* Records for this exercise
* * * * * * *
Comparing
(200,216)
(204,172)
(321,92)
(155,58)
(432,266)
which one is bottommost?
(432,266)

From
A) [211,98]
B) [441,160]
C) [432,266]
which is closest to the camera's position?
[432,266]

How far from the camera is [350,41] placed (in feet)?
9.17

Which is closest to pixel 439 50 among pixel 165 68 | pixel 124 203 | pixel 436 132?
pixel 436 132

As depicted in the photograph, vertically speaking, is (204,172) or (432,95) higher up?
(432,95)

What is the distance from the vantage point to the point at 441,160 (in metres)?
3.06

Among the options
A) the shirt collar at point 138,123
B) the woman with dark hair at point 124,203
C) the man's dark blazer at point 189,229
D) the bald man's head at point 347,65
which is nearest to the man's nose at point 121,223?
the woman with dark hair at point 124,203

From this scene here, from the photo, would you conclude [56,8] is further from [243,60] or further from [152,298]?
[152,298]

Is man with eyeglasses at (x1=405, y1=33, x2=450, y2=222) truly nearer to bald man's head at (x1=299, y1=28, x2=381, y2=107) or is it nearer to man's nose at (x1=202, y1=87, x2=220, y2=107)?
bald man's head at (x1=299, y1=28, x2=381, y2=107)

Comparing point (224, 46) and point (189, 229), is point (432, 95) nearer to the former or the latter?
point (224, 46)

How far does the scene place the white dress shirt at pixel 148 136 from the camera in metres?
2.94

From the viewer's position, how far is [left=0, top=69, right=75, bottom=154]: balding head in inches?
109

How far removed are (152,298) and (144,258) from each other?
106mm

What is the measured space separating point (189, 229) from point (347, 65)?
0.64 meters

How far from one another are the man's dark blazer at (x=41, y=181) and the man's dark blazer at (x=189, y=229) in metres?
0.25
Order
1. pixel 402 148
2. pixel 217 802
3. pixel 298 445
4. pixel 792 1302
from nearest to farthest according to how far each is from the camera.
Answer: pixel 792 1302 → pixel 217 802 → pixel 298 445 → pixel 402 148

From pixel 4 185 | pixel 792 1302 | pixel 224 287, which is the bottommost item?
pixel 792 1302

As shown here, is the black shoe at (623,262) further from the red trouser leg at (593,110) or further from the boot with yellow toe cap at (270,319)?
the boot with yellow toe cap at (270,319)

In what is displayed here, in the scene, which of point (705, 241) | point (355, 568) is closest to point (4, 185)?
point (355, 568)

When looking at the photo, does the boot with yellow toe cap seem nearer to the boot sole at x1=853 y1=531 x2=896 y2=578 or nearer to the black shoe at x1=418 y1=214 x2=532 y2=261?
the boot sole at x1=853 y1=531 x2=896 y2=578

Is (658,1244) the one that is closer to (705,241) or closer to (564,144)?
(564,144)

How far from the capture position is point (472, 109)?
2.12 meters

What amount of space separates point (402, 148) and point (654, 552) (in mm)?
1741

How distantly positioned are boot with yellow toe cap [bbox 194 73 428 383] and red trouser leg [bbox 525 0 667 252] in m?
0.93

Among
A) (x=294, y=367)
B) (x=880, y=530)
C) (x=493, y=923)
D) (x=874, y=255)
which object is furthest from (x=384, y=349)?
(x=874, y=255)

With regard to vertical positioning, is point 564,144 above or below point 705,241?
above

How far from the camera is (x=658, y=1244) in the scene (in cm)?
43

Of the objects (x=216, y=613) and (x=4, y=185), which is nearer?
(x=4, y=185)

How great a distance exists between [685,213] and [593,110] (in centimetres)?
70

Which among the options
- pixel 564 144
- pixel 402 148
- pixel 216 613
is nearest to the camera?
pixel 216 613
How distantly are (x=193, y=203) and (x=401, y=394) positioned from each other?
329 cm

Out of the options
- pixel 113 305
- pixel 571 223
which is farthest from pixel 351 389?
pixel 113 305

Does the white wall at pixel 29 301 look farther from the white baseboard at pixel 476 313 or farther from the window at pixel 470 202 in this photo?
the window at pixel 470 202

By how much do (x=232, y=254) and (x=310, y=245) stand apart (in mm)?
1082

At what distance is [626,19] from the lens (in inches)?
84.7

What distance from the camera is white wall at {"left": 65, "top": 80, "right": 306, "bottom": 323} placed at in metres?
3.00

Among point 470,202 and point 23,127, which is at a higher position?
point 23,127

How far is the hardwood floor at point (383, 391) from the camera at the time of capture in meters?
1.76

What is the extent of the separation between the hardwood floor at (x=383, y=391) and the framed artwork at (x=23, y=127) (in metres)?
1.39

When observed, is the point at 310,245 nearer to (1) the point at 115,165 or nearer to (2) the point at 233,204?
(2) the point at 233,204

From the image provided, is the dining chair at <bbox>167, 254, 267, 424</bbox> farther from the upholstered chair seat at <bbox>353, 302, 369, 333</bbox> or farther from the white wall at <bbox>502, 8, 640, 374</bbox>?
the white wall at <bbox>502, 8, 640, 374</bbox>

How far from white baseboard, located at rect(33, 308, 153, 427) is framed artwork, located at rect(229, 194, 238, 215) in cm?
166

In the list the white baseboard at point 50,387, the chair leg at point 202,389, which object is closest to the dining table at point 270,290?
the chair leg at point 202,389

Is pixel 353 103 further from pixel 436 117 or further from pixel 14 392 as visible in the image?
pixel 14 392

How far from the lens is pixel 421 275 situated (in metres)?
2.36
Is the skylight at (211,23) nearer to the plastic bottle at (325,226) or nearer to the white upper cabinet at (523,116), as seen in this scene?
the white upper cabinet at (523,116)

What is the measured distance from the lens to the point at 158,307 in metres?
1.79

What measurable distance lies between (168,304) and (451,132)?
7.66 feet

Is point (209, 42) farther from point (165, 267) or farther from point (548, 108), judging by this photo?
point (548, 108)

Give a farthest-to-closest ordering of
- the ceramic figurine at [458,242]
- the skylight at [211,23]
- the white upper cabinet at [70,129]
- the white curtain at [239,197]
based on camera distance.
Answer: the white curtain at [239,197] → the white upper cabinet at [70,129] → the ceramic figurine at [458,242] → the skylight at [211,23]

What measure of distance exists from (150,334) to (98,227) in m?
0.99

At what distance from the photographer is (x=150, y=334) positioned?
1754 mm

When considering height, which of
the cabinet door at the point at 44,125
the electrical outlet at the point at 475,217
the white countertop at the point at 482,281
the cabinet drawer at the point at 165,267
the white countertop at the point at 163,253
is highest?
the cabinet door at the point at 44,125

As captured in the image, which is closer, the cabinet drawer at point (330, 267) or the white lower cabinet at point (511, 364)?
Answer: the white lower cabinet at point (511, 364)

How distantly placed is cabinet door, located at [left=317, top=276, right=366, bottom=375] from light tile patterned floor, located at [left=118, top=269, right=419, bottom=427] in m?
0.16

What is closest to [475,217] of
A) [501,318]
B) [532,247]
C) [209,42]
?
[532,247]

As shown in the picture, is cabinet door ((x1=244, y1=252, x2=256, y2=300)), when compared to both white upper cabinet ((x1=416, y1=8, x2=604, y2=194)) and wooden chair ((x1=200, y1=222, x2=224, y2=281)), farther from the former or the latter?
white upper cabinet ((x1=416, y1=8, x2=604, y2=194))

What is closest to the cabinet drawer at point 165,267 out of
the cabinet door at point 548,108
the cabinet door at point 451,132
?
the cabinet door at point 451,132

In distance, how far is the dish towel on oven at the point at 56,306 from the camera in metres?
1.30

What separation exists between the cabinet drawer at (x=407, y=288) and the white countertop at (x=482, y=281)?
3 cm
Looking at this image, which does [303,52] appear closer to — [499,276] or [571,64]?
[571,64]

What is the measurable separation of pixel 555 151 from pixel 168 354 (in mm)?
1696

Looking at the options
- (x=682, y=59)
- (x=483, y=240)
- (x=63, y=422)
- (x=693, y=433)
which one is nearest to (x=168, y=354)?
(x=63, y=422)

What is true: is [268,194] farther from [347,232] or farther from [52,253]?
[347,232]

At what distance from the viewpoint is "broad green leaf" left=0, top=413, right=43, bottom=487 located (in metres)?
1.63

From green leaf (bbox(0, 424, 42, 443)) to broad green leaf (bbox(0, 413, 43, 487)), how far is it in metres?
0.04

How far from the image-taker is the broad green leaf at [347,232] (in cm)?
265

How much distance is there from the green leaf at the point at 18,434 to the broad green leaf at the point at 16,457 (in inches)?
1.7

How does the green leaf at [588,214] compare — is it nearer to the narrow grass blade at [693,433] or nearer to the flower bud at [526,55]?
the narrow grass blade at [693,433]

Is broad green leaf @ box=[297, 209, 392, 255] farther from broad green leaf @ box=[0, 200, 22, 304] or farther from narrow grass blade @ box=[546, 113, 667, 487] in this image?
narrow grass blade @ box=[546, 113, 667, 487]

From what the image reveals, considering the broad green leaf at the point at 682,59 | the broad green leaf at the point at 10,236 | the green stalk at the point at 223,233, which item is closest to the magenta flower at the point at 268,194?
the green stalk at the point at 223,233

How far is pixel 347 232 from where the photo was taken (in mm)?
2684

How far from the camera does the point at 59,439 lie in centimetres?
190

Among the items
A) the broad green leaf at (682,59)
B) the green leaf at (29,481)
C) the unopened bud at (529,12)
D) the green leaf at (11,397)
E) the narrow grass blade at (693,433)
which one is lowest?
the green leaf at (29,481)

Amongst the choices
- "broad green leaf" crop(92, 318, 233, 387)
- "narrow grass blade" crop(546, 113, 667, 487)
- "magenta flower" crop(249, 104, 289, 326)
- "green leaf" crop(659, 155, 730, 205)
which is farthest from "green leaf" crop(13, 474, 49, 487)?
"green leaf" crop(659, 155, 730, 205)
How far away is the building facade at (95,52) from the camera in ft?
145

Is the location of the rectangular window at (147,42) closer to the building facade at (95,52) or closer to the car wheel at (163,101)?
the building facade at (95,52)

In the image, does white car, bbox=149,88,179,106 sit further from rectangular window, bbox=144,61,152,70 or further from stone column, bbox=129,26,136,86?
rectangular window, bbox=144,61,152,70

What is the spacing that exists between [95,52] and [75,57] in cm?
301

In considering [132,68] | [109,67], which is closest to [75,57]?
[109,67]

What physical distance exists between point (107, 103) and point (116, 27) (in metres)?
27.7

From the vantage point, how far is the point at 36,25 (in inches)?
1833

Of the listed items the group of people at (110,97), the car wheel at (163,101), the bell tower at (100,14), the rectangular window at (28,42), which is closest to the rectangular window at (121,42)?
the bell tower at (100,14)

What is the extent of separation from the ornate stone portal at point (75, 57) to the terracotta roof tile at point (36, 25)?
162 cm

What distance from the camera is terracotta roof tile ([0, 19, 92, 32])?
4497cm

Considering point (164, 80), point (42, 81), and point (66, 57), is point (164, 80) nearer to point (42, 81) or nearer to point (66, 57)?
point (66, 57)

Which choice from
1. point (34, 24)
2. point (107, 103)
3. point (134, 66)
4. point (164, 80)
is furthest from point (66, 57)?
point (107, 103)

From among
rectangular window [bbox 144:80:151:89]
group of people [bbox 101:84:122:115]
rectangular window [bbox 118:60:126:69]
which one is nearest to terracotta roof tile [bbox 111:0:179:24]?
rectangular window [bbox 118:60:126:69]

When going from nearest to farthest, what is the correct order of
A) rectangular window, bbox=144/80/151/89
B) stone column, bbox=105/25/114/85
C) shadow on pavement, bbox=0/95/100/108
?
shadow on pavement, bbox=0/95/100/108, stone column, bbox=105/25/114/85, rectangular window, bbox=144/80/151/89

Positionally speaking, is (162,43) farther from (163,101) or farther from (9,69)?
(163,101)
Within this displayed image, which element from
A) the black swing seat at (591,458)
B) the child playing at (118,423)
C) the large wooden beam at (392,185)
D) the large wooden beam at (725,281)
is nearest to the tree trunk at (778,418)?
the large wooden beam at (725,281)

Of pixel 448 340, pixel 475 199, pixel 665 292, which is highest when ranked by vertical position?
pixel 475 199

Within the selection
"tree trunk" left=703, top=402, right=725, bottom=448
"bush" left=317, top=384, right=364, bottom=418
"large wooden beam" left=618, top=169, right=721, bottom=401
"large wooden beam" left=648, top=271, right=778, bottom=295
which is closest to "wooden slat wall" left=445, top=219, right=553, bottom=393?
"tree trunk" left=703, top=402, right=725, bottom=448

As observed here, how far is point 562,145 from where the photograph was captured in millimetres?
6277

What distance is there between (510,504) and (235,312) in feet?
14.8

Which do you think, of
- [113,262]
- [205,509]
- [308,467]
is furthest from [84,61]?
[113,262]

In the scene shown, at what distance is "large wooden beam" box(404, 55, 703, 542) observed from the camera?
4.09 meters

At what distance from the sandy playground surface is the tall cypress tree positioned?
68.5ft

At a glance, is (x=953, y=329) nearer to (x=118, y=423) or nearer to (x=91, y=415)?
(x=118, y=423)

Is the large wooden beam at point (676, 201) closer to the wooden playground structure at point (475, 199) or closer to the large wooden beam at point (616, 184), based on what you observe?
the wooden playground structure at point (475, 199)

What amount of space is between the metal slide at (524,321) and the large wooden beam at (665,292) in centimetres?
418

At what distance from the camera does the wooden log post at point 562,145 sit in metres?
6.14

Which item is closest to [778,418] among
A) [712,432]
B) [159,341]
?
* * * * * * *
* Required task
Repeat only the stretch of lines that opens with the line containing "What distance is there" and closes with the final line of the entries, both included, exactly as written.

* Answer to the task
What distance is there between (510,504) and (235,312) in feet?
14.8

Which do you think, of
- [113,262]
- [205,509]
- [308,467]
is furthest from [84,61]?
[113,262]

In the scene shown, at what distance is "large wooden beam" box(404, 55, 703, 542) observed from the camera?
4.09 meters

At what distance from the sandy playground surface is the tall cypress tree positioned?
68.5ft

At a glance, is (x=953, y=329) nearer to (x=118, y=423) or nearer to (x=91, y=415)?
(x=118, y=423)

Is the large wooden beam at point (676, 201) closer to the wooden playground structure at point (475, 199) or closer to the large wooden beam at point (616, 184), based on what you observe?
the wooden playground structure at point (475, 199)

What amount of space is between the metal slide at (524,321) and the large wooden beam at (665,292) in centimetres?
418

At what distance from the camera does the wooden log post at point 562,145 sit in metres?
6.14

Which item is closest to [778,418] among
A) [712,432]
B) [159,341]
?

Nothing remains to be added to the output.